• _Written task_: Starting at the line that contains "What distance from", print every remaining line of the entries, unchanged, and output nothing more.

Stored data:
■ ■ ■ ■
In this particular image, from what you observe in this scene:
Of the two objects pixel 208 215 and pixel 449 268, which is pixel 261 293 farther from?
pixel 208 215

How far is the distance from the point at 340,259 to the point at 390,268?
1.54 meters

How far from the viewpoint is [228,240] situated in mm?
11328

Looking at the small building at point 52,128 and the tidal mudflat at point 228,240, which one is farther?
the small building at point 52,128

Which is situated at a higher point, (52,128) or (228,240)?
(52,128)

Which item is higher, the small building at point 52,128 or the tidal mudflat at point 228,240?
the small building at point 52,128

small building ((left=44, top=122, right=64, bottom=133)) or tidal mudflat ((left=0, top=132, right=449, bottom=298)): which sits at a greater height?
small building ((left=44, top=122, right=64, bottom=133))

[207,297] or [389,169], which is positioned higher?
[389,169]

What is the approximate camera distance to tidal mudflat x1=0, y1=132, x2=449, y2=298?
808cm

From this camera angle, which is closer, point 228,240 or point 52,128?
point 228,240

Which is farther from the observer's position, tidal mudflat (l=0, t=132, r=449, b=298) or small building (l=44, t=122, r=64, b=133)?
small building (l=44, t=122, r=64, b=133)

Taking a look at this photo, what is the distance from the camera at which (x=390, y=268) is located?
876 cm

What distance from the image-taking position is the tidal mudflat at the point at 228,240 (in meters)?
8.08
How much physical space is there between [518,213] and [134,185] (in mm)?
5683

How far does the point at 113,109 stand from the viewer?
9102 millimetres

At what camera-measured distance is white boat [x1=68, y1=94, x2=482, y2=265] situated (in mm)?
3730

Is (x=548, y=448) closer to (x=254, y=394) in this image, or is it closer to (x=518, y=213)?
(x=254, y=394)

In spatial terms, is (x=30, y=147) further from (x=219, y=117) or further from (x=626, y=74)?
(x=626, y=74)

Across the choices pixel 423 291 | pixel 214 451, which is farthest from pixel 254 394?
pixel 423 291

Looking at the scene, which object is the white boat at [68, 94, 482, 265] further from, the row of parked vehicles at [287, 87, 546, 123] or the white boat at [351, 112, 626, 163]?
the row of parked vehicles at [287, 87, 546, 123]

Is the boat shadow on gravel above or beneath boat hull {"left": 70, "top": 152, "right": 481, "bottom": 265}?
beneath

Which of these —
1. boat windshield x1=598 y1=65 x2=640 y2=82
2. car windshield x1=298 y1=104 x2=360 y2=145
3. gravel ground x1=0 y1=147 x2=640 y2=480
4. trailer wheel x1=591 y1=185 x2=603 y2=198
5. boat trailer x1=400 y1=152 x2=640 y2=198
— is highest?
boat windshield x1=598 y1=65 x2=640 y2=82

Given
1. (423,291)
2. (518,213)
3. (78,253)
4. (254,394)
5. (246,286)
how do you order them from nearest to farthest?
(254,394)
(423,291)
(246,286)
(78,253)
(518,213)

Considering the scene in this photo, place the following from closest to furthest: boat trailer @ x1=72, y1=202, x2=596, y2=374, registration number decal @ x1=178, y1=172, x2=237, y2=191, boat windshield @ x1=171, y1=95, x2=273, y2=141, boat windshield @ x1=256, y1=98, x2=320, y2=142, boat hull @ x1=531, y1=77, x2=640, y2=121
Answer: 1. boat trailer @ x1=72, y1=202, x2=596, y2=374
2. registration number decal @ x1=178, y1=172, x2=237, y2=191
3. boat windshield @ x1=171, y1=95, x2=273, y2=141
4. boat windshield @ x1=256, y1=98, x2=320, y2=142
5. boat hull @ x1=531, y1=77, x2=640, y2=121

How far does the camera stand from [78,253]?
■ ■ ■ ■
• _Problem solution_:
What distance from the image-taking position is the tidal mudflat at the point at 228,240 (in meters)?
8.08
How much physical space is there between [518,213] and [134,185] (in mm)?
5683

How far does the point at 113,109 stand from the viewer?
9102 millimetres

At what camera-measured distance is white boat [x1=68, y1=94, x2=482, y2=265] situated (in mm)?
3730

Is (x=548, y=448) closer to (x=254, y=394) in this image, or is it closer to (x=518, y=213)?
(x=254, y=394)

In spatial terms, is (x=30, y=147) further from (x=219, y=117) or further from (x=626, y=74)?
(x=626, y=74)

Across the choices pixel 423 291 | pixel 214 451, which is farthest from pixel 254 394?
pixel 423 291

Looking at the scene, which object is the white boat at [68, 94, 482, 265] further from, the row of parked vehicles at [287, 87, 546, 123] or the white boat at [351, 112, 626, 163]?
the row of parked vehicles at [287, 87, 546, 123]

Is the boat shadow on gravel above or beneath boat hull {"left": 70, "top": 152, "right": 481, "bottom": 265}?
beneath

Which of these —
1. boat windshield x1=598 y1=65 x2=640 y2=82
2. car windshield x1=298 y1=104 x2=360 y2=145
3. gravel ground x1=0 y1=147 x2=640 y2=480
4. trailer wheel x1=591 y1=185 x2=603 y2=198
5. boat trailer x1=400 y1=152 x2=640 y2=198
— is highest?
boat windshield x1=598 y1=65 x2=640 y2=82

Given
1. (423,291)
2. (518,213)
3. (78,253)
4. (254,394)
5. (246,286)
how do you order them from nearest to farthest?
(254,394)
(423,291)
(246,286)
(78,253)
(518,213)

Considering the scene in this photo, place the following from closest to furthest: boat trailer @ x1=72, y1=202, x2=596, y2=374, registration number decal @ x1=178, y1=172, x2=237, y2=191, boat windshield @ x1=171, y1=95, x2=273, y2=141, boat windshield @ x1=256, y1=98, x2=320, y2=142, boat hull @ x1=531, y1=77, x2=640, y2=121
Answer: 1. boat trailer @ x1=72, y1=202, x2=596, y2=374
2. registration number decal @ x1=178, y1=172, x2=237, y2=191
3. boat windshield @ x1=171, y1=95, x2=273, y2=141
4. boat windshield @ x1=256, y1=98, x2=320, y2=142
5. boat hull @ x1=531, y1=77, x2=640, y2=121

How far does the camera stand from [78,253]?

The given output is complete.